> [Exercise objective] Please pick out and copy every line in the records below that contains the word "distance".

> [Extracted data]

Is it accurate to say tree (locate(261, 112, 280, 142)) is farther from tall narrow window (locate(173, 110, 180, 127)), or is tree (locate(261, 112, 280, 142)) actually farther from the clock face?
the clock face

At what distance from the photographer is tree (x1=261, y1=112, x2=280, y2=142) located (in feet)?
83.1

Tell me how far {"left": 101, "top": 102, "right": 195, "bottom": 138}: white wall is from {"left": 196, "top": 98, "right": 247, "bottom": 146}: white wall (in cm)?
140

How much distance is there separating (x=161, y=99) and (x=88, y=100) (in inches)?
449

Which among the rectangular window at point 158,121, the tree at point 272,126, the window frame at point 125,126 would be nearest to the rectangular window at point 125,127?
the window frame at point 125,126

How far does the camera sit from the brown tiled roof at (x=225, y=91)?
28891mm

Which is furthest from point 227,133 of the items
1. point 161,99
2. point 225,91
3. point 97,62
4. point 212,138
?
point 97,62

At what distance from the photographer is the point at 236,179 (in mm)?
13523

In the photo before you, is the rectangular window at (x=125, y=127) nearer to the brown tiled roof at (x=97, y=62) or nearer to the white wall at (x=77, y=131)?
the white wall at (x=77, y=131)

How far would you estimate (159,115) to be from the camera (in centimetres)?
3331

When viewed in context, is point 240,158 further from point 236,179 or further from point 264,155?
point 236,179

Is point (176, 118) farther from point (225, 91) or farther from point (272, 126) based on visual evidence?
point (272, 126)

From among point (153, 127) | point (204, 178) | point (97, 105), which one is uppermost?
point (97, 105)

---

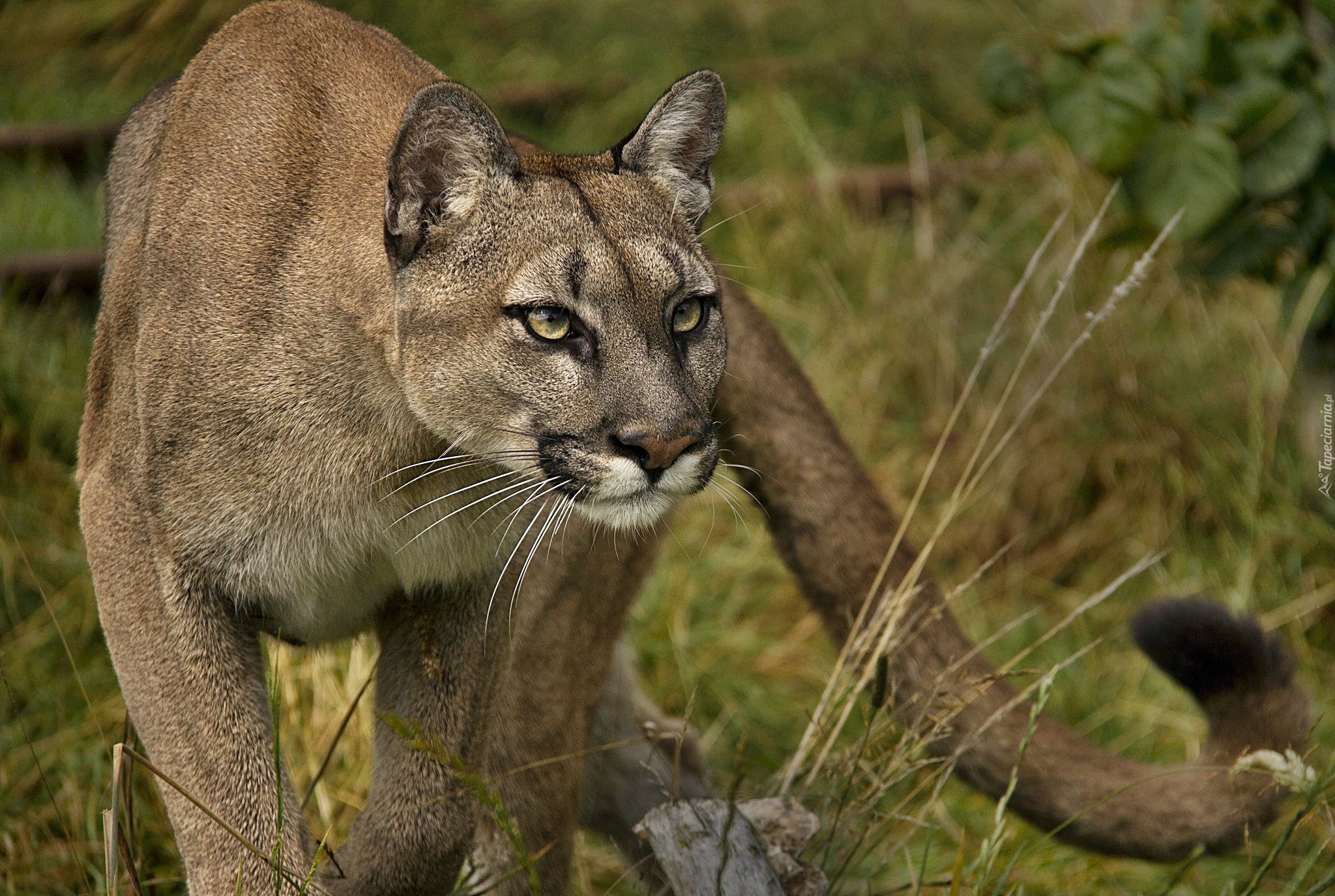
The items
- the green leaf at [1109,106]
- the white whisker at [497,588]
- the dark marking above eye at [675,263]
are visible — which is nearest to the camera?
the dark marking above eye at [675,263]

> [Exercise result]
At what distance from the photographer is tree (x1=261, y1=112, x2=280, y2=142) located (in feet)?
How much distance is there separating (x=161, y=99) and (x=88, y=100) (in inches)?
At what distance from the photographer is the point at 236,179 (in mm)?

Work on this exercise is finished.